Casa Medina runs at higher occupancy during the working week, a pattern typical of Bogota's broader hotel market, which remains substantially business-oriented. Weekend availability tends to be more accessible, which makes the property a reasonable consideration for leisure travellers who have flexibility on timing. Bogota's altitude (the city sits at approximately 2,600 metres above sea level) affects some visitors during an initial adjustment period, and the relatively calm Rosales neighbourhood makes Casa Medina a sensible base for anyone who wants to acclimatise without navigating the city's busier commercial zones immediately.

For those planning a broader Colombian itinerary, the property connects naturally to other heritage-conscious options elsewhere in the country: Casa Pestagua in Cartagena operates on a similar colonial-conversion model on the Caribbean coast, while Movich Casa del Alférez in Cali and Elcielo Hotel and Restaurant in Medellín offer distinctive local positioning in their respective cities. For more adventurous departures from the urban circuit, Tau House in Guatapé and Cannúa Lodge in Marinilla represent the country's emerging design-lodge category. Explore our full Bogota hotels guide, Bogota restaurants guide, and Bogota bars guide for a fuller picture of what the city offers.

Frequently Asked Questions

What's the signature room at Four Seasons Hotel Casa Medina Bogota?

The property's 62 rooms span seven categories, with suites featuring private terraces representing the most distinctive option. The terrace suites face Bogota's eastern mountain range, making them the rooms most directly tied to the building's residential character and geographic setting. The colonial architectural details , wooden doors, ceiling beams, antique stained windows , appear throughout the property, but the terrace suites combine those interior elements with an outdoor dimension that the standard rooms don't offer.

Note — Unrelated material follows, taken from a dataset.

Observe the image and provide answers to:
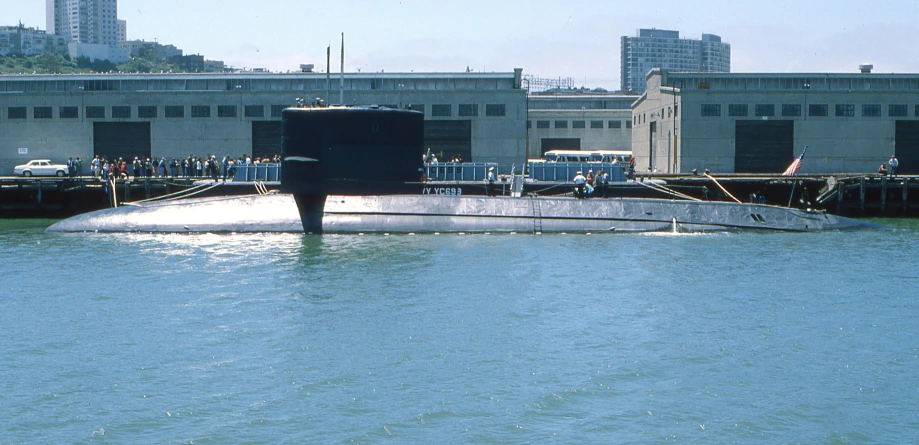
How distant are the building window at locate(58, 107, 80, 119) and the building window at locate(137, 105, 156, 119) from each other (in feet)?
12.2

What's the main draw of Four Seasons Hotel Casa Medina Bogota?

The combination of a verified colonial building, Rosales positioning, and Four Seasons operational standards in a 62-room property. Bogota's luxury market offers contemporary alternatives at various price points, but the colonial heritage format is a small category in the city, and Casa Medina holds the clearest claim to it. The Google rating of 4.7 across nearly 2,000 reviews suggests that the property's operational quality consistently meets the expectations the building's character sets. It draws a meaningfully different kind of guest than properties in Zona T.

Can I walk in to Four Seasons Hotel Casa Medina Bogota?

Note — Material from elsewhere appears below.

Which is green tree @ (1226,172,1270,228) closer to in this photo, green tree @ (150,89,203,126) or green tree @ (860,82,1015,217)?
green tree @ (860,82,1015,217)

Property is located at Avenida Carrera 7 #69a-22 in Rosales, a neighbourhood that is walkable and generally considered among the city's safer and more pleasant areas to move through on foot. Walk-in enquiries for accommodation at Four Seasons properties are generally possible, though availability at a 62-room hotel with strong weekday occupancy is not guaranteed without advance reservation. For leisure visits or weekend stays, booking ahead is the practical approach. The property does not publish a phone number or direct web booking link through EP Club, so reservations are leading made through the Four Seasons Hotels and Resorts central booking system.